§ Text provided
Posted September 19, 2022 |  Reviewed by Ekua Hagan

 

KEY POINTS

The Zeigarnik effect is what occurs when the brain more readily recalls an interrupted task than a completed one. Unfinished tasks create mental tension, which impacts how well people perform other tasks in the meantime, according to research. Studies show making plans improves productivity.

 

The Zeigarnik effect isn't exactly what one might call a household name, despite the fact that it's quite common and often makes people incredibly unproductive. The effect is well known, however, to psychological professionals. What is it? It’s what occurs when the brain more readily recalls an interrupted task than a completed one. Bluma Zeigarnik was a Lithuanian-Soviet psychologist who discovered this effect.

 

Zeigarnik studied this recall phenomenon after her professor, Gestalt psychologist Kurt Lewin, noticed that a waiter remembered the details of still unpaid orders better than those orders that had already been paid. Zeigarnik performed a series of experiments to uncover the underlying reasons for this phenomenon. She first published her research in 1927 in the journal Psychologische Forschung.

§ Provided records
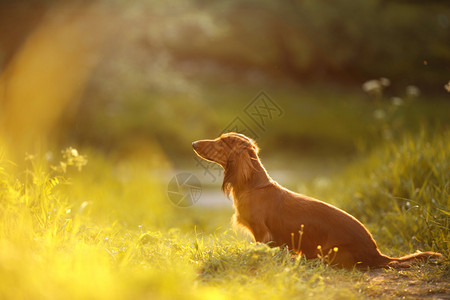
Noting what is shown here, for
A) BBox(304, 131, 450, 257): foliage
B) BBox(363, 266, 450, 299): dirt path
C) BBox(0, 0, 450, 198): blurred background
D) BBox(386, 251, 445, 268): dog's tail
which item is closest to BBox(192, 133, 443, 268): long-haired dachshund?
BBox(386, 251, 445, 268): dog's tail

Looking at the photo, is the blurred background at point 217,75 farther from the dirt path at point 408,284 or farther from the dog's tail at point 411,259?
the dirt path at point 408,284

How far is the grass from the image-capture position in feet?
9.27

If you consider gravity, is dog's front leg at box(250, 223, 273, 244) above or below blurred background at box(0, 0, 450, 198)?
below

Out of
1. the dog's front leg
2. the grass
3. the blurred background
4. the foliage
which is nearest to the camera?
the grass

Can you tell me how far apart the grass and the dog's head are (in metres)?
0.53

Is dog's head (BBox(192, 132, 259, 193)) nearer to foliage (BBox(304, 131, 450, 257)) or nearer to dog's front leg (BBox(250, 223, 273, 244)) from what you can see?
dog's front leg (BBox(250, 223, 273, 244))

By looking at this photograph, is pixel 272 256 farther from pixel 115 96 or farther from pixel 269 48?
pixel 269 48

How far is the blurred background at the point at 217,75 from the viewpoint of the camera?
9.20 meters

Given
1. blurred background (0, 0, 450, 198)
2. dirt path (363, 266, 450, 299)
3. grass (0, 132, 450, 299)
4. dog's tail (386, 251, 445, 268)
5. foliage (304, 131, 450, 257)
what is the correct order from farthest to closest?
blurred background (0, 0, 450, 198)
foliage (304, 131, 450, 257)
dog's tail (386, 251, 445, 268)
dirt path (363, 266, 450, 299)
grass (0, 132, 450, 299)

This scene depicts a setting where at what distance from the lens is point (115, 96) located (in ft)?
32.4

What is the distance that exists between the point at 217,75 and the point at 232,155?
1753cm

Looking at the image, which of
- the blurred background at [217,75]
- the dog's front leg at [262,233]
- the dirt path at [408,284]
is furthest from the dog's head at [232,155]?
the blurred background at [217,75]

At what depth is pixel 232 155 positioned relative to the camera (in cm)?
451

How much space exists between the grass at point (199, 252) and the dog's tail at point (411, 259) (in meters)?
0.07
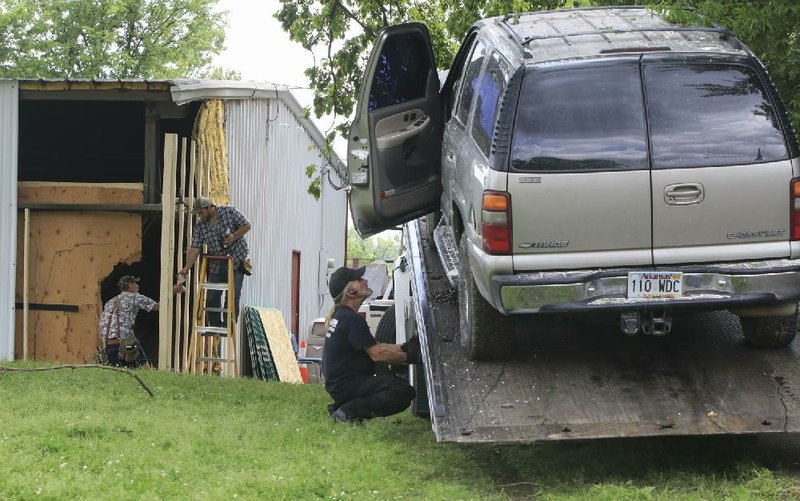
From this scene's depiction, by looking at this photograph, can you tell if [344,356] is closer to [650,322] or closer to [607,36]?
[650,322]

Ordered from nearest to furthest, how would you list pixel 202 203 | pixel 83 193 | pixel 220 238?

§ Directive 1
Using the Zeigarnik effect passage, decide whether each statement agrees with it: (a) Kurt Lewin was a Gestalt psychologist. (b) Zeigarnik first published her research in 1932. (c) The waiter remembered paid orders better than unpaid ones. Answer yes or no for each, quoting the deciding words.
§ Directive 2
Reproduce the part of the Zeigarnik effect passage between "The Zeigarnik effect is what" and "discovered this effect.", inclusive.
The records were taken from a separate source.

§ Task output 1
(a) Yes: "her professor, Gestalt psychologist Kurt Lewin"
(b) No: "She first published her research in 1927 in the journal Psychologische Forschung."
(c) No: "a waiter remembered the details of still unpaid orders better than those orders that had already been paid"

§ Task output 2
The Zeigarnik effect is what occurs when the brain more readily recalls an interrupted task than a completed one. Unfinished tasks create mental tension, which impacts how well people perform other tasks in the meantime, according to research. Studies show making plans improves productivity.

 

The Zeigarnik effect isn't exactly what one might call a household name, despite the fact that it's quite common and often makes people incredibly unproductive. The effect is well known, however, to psychological professionals. What is it? It’s what occurs when the brain more readily recalls an interrupted task than a completed one. Bluma Zeigarnik was a Lithuanian-Soviet psychologist who discovered this effect.